Reading text Start Marker
New frontiers in soil: Future challenges and knowledge gaps
Soil is a key regulator of climate, terrestrial ecosystem functions, and ecological services through plant-decomposer feedbacks. All biota depend upon soil for nutrient and water cycling, which itself harbors the highest diversity per unit area of any ecosystem on earth. Further, the decomposition and nutrient mineralization activities of the fungal- and bacterial-dominated soil microbiome is a major determinant of terrestrial greenhouse gas emissions and sequestration. Therefore, accurate understanding of soil process is critical to predicting the responses of terrestrial systems to ongoing environmental changes — including rapidly shifting climate conditions, nutrient enrichment, and altered land use practices. Recognizing the unique and critical role of soil in the earth system, researchers have increasingly sought to integrate empirical and modeling studies to mechanistically describe soil biogeochemical processes that cross scales. This goal has spurred rapid growth in both micro-resolution measurements of soil functions, edaphic properties, and communities, as well as macro-scale, remote measurements spanning from the regional to global scales.
Reading text End Marker
## Task brief
List every ongoing environmental change named in the text on soil's future challenges.
Data shown Start Marker
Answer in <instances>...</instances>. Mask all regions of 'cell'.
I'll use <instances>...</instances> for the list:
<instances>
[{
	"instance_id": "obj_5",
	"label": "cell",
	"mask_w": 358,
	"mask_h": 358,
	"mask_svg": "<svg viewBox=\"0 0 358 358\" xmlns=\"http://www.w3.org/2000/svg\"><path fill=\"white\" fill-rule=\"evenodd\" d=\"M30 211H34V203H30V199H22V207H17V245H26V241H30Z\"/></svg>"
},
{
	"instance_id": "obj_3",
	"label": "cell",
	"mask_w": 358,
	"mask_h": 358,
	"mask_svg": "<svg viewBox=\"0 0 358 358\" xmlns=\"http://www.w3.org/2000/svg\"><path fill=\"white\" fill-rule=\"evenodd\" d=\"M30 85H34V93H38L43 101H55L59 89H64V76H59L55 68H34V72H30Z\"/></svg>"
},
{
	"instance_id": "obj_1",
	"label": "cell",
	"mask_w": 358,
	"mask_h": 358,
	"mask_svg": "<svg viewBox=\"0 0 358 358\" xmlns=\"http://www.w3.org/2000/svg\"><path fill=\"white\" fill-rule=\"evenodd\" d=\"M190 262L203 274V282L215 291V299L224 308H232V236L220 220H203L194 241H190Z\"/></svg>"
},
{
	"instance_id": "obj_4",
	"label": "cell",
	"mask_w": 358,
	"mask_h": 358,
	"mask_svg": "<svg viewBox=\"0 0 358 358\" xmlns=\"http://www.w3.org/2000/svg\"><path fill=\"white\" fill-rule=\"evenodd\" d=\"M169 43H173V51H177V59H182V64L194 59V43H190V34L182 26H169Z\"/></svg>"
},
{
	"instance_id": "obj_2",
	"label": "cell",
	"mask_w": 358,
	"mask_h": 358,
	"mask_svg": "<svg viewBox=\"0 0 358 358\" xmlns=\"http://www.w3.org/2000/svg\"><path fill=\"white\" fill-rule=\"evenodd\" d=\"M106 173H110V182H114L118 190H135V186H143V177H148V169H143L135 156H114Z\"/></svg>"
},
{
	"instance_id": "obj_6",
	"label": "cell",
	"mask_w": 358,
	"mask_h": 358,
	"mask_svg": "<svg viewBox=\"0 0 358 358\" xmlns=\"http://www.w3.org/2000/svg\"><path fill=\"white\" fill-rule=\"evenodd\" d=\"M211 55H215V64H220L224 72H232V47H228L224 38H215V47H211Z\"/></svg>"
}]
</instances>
Data shown End Marker
## Exercise output
- Rapidly shifting climate conditions
- Nutrient enrichment
- Altered land use practices